* [TASK DESCRIPTION]
Exactly the lines from the start of the data through the line containing "order: Tinamiformes" should be output, with both ends kept and nothing added.

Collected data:
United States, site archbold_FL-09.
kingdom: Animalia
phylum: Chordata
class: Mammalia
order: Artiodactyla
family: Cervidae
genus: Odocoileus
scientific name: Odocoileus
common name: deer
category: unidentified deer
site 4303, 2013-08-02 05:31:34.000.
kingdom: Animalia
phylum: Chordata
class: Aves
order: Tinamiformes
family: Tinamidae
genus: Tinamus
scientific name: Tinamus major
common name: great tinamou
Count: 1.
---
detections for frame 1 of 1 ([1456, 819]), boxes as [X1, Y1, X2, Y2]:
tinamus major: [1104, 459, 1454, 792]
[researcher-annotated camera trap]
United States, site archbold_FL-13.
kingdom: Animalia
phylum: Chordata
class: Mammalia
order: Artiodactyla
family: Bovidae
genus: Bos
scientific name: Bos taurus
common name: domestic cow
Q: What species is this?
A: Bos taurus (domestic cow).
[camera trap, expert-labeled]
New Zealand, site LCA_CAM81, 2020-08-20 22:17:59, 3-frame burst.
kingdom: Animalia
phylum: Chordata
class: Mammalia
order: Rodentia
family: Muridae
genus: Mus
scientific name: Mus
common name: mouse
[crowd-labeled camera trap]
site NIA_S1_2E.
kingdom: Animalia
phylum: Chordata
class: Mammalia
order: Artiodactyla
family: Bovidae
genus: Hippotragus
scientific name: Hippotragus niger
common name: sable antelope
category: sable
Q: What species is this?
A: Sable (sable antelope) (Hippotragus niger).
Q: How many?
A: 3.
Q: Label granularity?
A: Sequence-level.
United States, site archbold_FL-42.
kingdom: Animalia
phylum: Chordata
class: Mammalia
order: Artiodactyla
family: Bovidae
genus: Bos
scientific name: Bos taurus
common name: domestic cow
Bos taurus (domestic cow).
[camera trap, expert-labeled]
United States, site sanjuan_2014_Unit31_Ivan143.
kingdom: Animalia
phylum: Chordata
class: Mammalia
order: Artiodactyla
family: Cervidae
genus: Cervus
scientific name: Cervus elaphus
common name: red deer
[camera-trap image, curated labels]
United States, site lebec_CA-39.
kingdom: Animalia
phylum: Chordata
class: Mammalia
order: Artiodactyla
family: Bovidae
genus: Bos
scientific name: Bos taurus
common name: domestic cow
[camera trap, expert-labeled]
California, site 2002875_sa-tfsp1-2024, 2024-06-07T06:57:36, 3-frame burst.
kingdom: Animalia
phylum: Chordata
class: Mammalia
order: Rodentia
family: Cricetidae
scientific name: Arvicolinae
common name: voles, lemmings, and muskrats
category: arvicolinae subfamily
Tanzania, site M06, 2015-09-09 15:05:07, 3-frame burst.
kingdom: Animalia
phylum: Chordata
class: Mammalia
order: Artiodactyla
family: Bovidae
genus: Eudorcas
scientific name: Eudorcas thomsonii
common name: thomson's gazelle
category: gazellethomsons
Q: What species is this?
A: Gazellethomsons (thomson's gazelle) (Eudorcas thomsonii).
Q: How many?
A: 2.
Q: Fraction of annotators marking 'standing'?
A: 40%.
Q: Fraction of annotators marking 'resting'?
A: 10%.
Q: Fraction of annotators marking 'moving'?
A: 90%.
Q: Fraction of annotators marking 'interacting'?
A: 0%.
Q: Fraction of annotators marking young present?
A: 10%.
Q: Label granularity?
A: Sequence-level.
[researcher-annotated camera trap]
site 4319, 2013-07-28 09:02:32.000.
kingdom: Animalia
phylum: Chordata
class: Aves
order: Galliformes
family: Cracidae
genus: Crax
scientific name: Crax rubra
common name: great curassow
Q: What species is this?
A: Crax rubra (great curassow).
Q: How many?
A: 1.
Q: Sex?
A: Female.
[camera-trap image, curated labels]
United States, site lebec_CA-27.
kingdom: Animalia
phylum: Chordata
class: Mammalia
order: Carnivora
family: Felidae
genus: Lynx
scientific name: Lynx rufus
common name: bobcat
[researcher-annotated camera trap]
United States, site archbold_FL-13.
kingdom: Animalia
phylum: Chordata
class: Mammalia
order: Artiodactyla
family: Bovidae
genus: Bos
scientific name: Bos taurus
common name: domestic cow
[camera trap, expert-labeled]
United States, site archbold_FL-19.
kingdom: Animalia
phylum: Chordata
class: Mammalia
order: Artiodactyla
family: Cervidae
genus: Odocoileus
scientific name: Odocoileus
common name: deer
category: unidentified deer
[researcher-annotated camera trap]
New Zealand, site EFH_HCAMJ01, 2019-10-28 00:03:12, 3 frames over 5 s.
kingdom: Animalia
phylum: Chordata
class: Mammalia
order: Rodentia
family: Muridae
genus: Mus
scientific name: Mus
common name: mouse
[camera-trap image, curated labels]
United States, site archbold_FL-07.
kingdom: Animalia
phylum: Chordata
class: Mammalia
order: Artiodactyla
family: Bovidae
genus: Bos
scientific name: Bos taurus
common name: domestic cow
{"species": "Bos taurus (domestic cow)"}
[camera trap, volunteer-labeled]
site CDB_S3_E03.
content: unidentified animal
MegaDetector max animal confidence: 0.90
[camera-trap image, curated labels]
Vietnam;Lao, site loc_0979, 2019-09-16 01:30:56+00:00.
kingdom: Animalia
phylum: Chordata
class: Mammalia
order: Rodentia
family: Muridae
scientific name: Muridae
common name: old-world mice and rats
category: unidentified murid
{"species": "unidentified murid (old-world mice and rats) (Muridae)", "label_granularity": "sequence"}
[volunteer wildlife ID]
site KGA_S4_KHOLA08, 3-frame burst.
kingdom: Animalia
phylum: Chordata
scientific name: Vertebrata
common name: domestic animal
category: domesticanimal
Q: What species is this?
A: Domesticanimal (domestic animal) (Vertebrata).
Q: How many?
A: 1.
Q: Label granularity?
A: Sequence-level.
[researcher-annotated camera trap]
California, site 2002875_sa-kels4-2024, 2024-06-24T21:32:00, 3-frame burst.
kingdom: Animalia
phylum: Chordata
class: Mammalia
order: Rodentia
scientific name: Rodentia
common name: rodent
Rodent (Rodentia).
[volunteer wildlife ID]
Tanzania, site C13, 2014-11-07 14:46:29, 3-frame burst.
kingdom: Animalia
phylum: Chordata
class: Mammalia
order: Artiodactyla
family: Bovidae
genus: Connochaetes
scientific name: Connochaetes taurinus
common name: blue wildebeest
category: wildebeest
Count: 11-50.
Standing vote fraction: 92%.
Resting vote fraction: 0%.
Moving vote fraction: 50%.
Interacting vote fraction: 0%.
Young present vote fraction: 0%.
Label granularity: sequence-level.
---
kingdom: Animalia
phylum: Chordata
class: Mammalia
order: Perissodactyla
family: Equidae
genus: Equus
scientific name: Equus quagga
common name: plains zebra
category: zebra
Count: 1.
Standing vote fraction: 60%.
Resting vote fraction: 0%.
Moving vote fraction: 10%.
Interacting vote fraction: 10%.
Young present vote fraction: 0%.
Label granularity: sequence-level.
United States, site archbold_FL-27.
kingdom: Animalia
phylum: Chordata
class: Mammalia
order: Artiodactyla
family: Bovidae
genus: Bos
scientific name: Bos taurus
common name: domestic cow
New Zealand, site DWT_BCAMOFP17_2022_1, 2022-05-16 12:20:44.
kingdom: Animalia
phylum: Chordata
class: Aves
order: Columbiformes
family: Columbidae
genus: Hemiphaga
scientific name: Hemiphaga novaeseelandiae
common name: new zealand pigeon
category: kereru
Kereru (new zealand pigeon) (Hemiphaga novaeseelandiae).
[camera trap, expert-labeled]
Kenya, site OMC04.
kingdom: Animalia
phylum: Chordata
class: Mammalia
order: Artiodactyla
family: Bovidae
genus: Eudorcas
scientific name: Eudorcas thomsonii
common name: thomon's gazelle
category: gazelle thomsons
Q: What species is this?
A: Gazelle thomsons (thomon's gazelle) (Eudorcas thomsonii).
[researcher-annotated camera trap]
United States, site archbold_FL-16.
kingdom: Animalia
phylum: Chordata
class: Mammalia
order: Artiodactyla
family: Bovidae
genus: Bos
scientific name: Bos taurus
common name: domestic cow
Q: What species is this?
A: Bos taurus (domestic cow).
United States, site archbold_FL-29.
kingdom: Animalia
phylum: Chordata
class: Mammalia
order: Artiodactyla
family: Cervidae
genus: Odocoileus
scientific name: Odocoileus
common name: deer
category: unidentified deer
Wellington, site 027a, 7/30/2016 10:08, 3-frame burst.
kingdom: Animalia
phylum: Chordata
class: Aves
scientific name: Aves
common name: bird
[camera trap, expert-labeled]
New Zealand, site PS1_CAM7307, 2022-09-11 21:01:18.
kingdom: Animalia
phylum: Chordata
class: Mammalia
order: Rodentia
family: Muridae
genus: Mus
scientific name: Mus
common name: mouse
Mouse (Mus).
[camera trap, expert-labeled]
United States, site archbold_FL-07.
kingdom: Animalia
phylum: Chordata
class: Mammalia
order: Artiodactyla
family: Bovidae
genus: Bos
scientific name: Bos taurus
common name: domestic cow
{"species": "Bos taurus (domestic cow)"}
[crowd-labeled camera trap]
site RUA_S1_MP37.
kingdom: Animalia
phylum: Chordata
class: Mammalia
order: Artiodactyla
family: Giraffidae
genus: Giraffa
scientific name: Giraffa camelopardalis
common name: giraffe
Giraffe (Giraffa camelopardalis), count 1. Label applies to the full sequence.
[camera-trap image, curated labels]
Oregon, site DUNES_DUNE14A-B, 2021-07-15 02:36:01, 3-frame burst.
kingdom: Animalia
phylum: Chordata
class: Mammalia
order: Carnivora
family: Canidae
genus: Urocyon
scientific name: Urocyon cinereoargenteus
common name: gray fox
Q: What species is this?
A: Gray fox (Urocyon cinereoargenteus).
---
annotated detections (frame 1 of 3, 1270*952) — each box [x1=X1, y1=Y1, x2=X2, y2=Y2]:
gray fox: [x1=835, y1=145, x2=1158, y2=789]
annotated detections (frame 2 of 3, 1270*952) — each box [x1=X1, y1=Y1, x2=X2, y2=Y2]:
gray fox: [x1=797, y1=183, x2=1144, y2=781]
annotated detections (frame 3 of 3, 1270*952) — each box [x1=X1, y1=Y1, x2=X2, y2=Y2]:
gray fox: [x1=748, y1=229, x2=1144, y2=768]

* [THE ANSWER]
United States, site archbold_FL-09.
kingdom: Animalia
phylum: Chordata
class: Mammalia
order: Artiodactyla
family: Cervidae
genus: Odocoileus
scientific name: Odocoileus
common name: deer
category: unidentified deer
site 4303, 2013-08-02 05:31:34.000.
kingdom: Animalia
phylum: Chordata
class: Aves
order: Tinamiformes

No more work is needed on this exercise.